The Jewish private/barber, unaware of Hynkel's rise to power, returns to his barbershop in the Jewish ghetto and is shocked when storm troopers paint "Jew" on the windows of his shop. In his ensuing slapstick scuffle with the stormtroopers, Hannah, a beautiful resident of the ghetto, knocks both Stormtroopers on the head with a frying pan. The barber finds a friend and ultimately a love interest in Hannah. Soon, the barber is attacked again by Stormtroopers, but is saved when Commander Schultz, now a high official in Hynkel's government, intervenes. Schultz recognizes the barber, who is reminded of the war by Schultz and therefore regains his memory. Though surprised to find him a Jew, Schultz orders the storm troopers to leave him and Hannah alone.

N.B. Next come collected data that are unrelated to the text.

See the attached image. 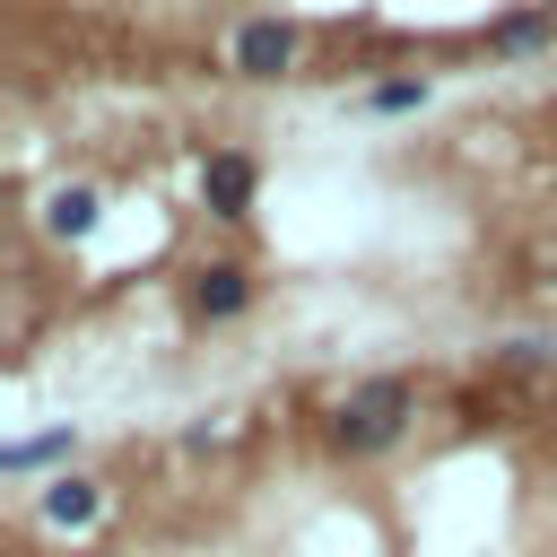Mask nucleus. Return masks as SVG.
Segmentation results:
<instances>
[{
  "instance_id": "9",
  "label": "nucleus",
  "mask_w": 557,
  "mask_h": 557,
  "mask_svg": "<svg viewBox=\"0 0 557 557\" xmlns=\"http://www.w3.org/2000/svg\"><path fill=\"white\" fill-rule=\"evenodd\" d=\"M52 453H70V435H35V444H9L0 461H9V470H35V461H52Z\"/></svg>"
},
{
  "instance_id": "1",
  "label": "nucleus",
  "mask_w": 557,
  "mask_h": 557,
  "mask_svg": "<svg viewBox=\"0 0 557 557\" xmlns=\"http://www.w3.org/2000/svg\"><path fill=\"white\" fill-rule=\"evenodd\" d=\"M409 418H418V383H409V374H366V383L331 409V444H339L348 461H366V453H392V444L409 435Z\"/></svg>"
},
{
  "instance_id": "3",
  "label": "nucleus",
  "mask_w": 557,
  "mask_h": 557,
  "mask_svg": "<svg viewBox=\"0 0 557 557\" xmlns=\"http://www.w3.org/2000/svg\"><path fill=\"white\" fill-rule=\"evenodd\" d=\"M252 191H261V165H252L244 148H218V157L200 165V200H209V218H252Z\"/></svg>"
},
{
  "instance_id": "7",
  "label": "nucleus",
  "mask_w": 557,
  "mask_h": 557,
  "mask_svg": "<svg viewBox=\"0 0 557 557\" xmlns=\"http://www.w3.org/2000/svg\"><path fill=\"white\" fill-rule=\"evenodd\" d=\"M44 226H52V235H87V226H96V191H87V183L52 191V200H44Z\"/></svg>"
},
{
  "instance_id": "4",
  "label": "nucleus",
  "mask_w": 557,
  "mask_h": 557,
  "mask_svg": "<svg viewBox=\"0 0 557 557\" xmlns=\"http://www.w3.org/2000/svg\"><path fill=\"white\" fill-rule=\"evenodd\" d=\"M244 305H252V278H244L235 261H209V270L191 278V313H200V322H235Z\"/></svg>"
},
{
  "instance_id": "8",
  "label": "nucleus",
  "mask_w": 557,
  "mask_h": 557,
  "mask_svg": "<svg viewBox=\"0 0 557 557\" xmlns=\"http://www.w3.org/2000/svg\"><path fill=\"white\" fill-rule=\"evenodd\" d=\"M366 104H374V113H418V104H426V78H383Z\"/></svg>"
},
{
  "instance_id": "5",
  "label": "nucleus",
  "mask_w": 557,
  "mask_h": 557,
  "mask_svg": "<svg viewBox=\"0 0 557 557\" xmlns=\"http://www.w3.org/2000/svg\"><path fill=\"white\" fill-rule=\"evenodd\" d=\"M44 522H52V531L96 522V487H87V479H52V487H44Z\"/></svg>"
},
{
  "instance_id": "6",
  "label": "nucleus",
  "mask_w": 557,
  "mask_h": 557,
  "mask_svg": "<svg viewBox=\"0 0 557 557\" xmlns=\"http://www.w3.org/2000/svg\"><path fill=\"white\" fill-rule=\"evenodd\" d=\"M540 44H557V9H531V17H505V26L487 35V52H540Z\"/></svg>"
},
{
  "instance_id": "2",
  "label": "nucleus",
  "mask_w": 557,
  "mask_h": 557,
  "mask_svg": "<svg viewBox=\"0 0 557 557\" xmlns=\"http://www.w3.org/2000/svg\"><path fill=\"white\" fill-rule=\"evenodd\" d=\"M296 52H305V35H296L287 17H244V26H235V44H226L235 78H287V70H296Z\"/></svg>"
}]
</instances>
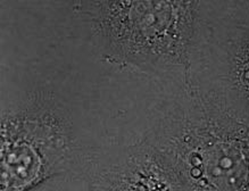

Hynkel relaxes his stance on Tomainian Jewry in an attempt to woo a Jewish financier into giving him a loan to support his regime. Egged on by Garbitsch, Hynkel has become obsessed with the idea of being Emperor of the world, dancing at one point with a large, inflatable globe, to the tune of the Prelude to Act I of Richard Wagner's Lohengrin.

Against Garbitsch's advice to reinforce the violence against Jews, Hynkel plans to invade the neighboring country of Osterlich, and needs the loan to finance the invasion. When the Jewish financier refuses, Hynkel reinstates and intensifies his persecution of the Jews. When Schultz, who is empathetic to the Jews, voices his objection to the pogrom, Hynkel denounces Schultz as a supporter of democracy and a traitor, and orders him placed in a concentration camp. Schultz flees to the ghetto and begins planning to overthrow the Hynkel regime with Hannah, the barber and other residents there. After discussing and then abandoning a proposed suicide mission, Schultz and the barber are captured and condemned to the camp.

Hynkel is initially opposed by Benzino Napaloni, dictator of Bacteria, in his plans to invade Osterlich. Hynkel invites Napaloni to a military show to impress him with a display of military might and psychological warfare, but this ends in disaster. After some friction, a comedic food fight between the two leaders and a deal between the two leaders on which Hynkel immediately reneges, his invasion proceeds. Hannah had emigrated to Osterlich to escape Hynkel, but once again finds herself living under Hynkel's regime.

Schultz and the barber escape from the camp wearing Tomainian uniforms. Border guards mistake the barber for Hynkel, to whom he is nearly identical in appearance. Conversely, Hynkel, on a duck-hunting trip, falls overboard and is mistaken for the barber and is arrested by his own soldiers. The barber, now assuming Hynkel's identity, is taken to the capital of Osterlich to make a victory speech. Garbitsch, in introducing "Hynkel" to the throngs, decries free speech and argues for the subjugation of the Jews. The barber then makes a rousing speech, reversing Hynkel's antisemitic policies and declaring that Tomainia and Osterlich will now be a free nation and a democracy. He calls for humanity in general to break free from dictatorships and use science and progress to make the world better instead.

Hannah, now an impoverished laborer in a vineyard in Osterlich, hears the barber's speech on the radio, and is amazed when "Hynkel" addresses her directly: "Hannah, can you hear me? Wherever you are, look up, Hannah. The clouds are lifting. The sun is breaking through. We are coming out of the darkness into the light. We are coming into a new world, a kindlier world, where men will rise above their hate, their greed and brutality. Look up, Hannah. The soul of man has been given wings, and at last he is beginning to fly. He is flying into the rainbow — into the light of hope, into the future, the glorious future that belongs to you, to me, and to all of us. Look up, Hannah. Look up!" As she rises, an aged man (perhaps her employer) asks, "Hannah, did you hear that?" The girl silences him with a gesture, saying, "Listen," and turns her face, radiant with joy and hope, toward the sunlight.